Fordyce, the son of an Edinburgh lawyer who had purchased Ayton and several other forfeited estates in 1715, began business as a banker in Edinburgh and by the age of 24 had become a merchant councillor and a director of the Royal Bank. He contested Edinburgh unsuccessfully in 1761 against the candidate of the Duke of Argyll, and in 1766 succeeded his maternal uncle Allan Whitefoord as receiver-general of the land tax in Scotland. The marriage of his wife’s younger sister in 1767 to the 4th Duke of Gordon, first at Ayton and later at Fordyce’s town house, carried him into the top rank of Scottish society. The failure of his banking house, Fordyce, Malcolm & Co., in June 1772, following the crash of the business empire of his distant kinsman Alexander Fordyce,
I took no manner of notice of him, as I have all along thought that his living in plenty while numbers have been reduced to indigence by him, is (without going deeper) such dishonesty that he ought not to receive any countenance. Besides, his manners are forward and assuming, and he is a fellow of low extraction.
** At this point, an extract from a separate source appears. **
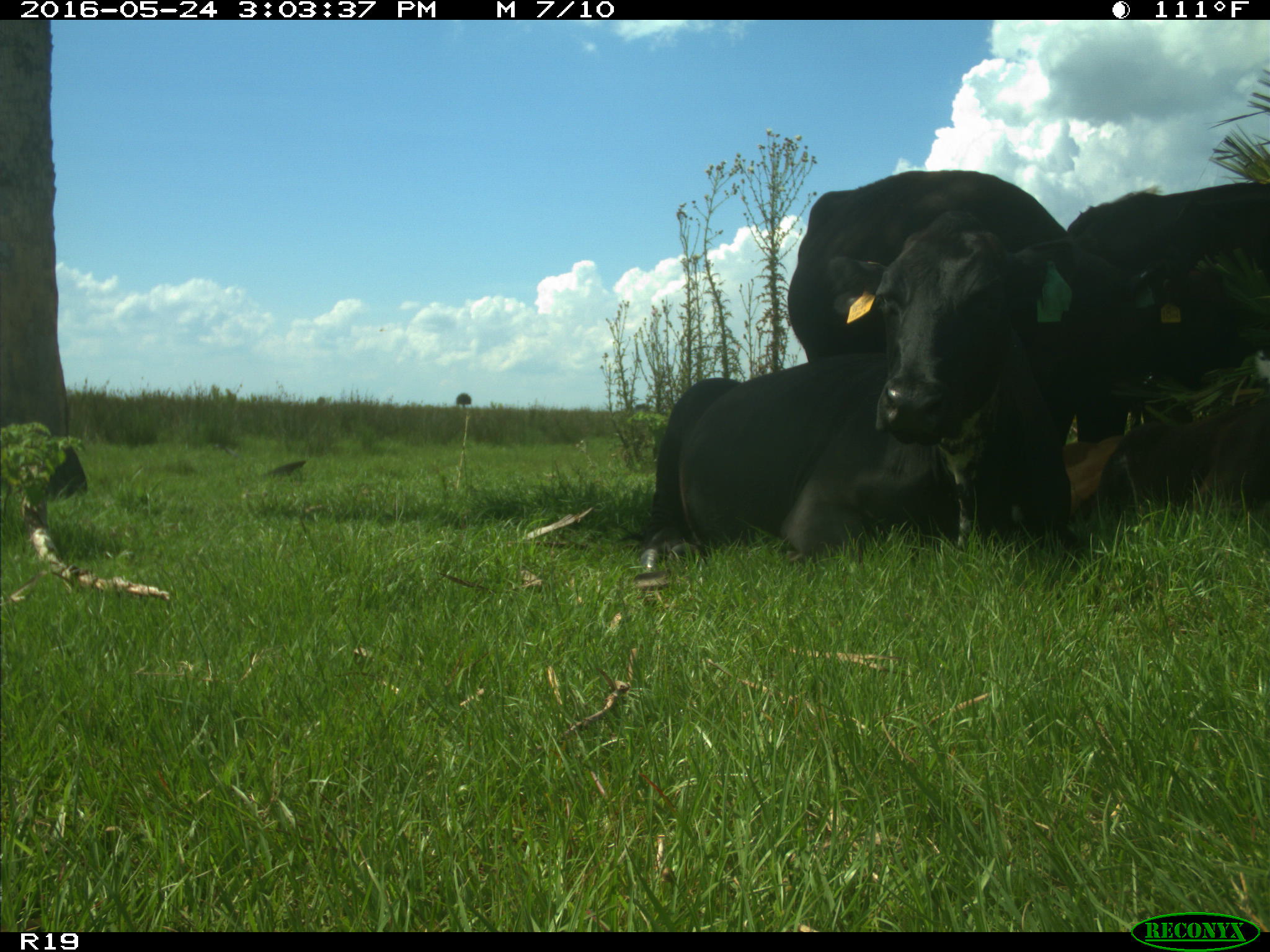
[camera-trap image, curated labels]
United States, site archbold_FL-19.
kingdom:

Boswell Private Pprs. xiii. 259-60.
Nor did the failure of three different agents while holding balances of his remittances to the Exchequer seriously damage his official career. He was removed from office and forced to assign his property to trustees in 1783, when arrears of over £90,000 were outstanding against him, but was not disgraced and was promised a non-revenue office in compensation.
as it was by your means that I was placed here in order (as you and Mr Rose were so good as to say to me) that I might have an opportunity of recommending myself to a better situation, I have studied every part of the property of the crown as if it had been my own with the hope of acquiring character from its improvement, and having become keen in the investigation it will make me very happy if I shall be allowed to devote myself to it.
PRO 30/8/136, f. 64.
Soon afterwards he was appointed a commissioner and secured a share in the secretaryship for his son. George Home, a Berwickshire man, wrote to his cousin Patrick Home, 24 Aug. 1788:
I have learned ... from very good authority, that nothing has indisposed many of the independent Members towards Mr Dundas so much as the promotion of Mr Fordyce and his son, and that many of them, both friends and foes of Mr Pitt’s, anxiously sought for an opportunity of stating it to the House. Mr Fordyce’s character you know does not stand perfectly fair particularly in his own country, and if he has a mind to play the rogue he can command a greater fortune than if he was at the head of the Treasury in England.
SRO GD267/1/13.
Although the commission reported in 1793 in favour of the union of the offices of crown lands and woods and forests and their replacement by a board of commissioners, Fordyce was appointed surveyor-general of crown lands shortly after the publication of the report; and it was only after his death that the commission’s recommendations could be put into effect.
Fordyce was returned for New Romney on the Dering interest in 1796, almost certainly at the suggestion of the Treasury. He voted with government on the loyalty loan, in which he invested £500, 1 June 1797, and the assessed taxes augmentation bill, 4 Jan. 1798, advised Pitt on matters of financial policy and Berwickshire politics, but is not known to have spoken in the House. He wrote of his warm attachment to Addington on his re-election to the Speakership, 20 Jan. 1801, and apparently supported his administration, though he observed to Dundas, 6 Jan. 1803, that Pitt ‘has not a right at his time of life to withdraw his talents from the service of the public’.
Fordyce remained deeply indebted to the public, but still accepted an invitation in October 1799 to contest Berwick, a notoriously expensive borough close to his estate. An agent reported to Lord Delaval that Fordyce had told his supporters that ‘an expense of £3,000 or £4,000 would be no object to deter him’ and added that he suspected Fordyce was showing an interest in Berwick because he wished to return his son for New Romney; but Fordyce himself assured Dundas that he had warned the electors that he ‘would engage in no doubtful or expensive contest’, and attributed his popularity to the advice he had been in the habit of giving to local merchants and to his good standing with ‘a very considerable number of people who have themselves farmed my land or been in my employment, or whose grandfathers, fathers or relations have’.
Fordyce’s appointment to the commission for revising the civil affairs of the navy in 1804 provoked the Whig Thomas Creevey to move on 19 Mar. 1805 for an inquiry into his financial affairs, as the arrears on his land tax account still remained unpaid. He was warmly defended by Pitt, who attributed his losses purely to misfortune and, with the support of Fox, shielded him from investigation before a select committee by moving for and presenting papers relating to his case.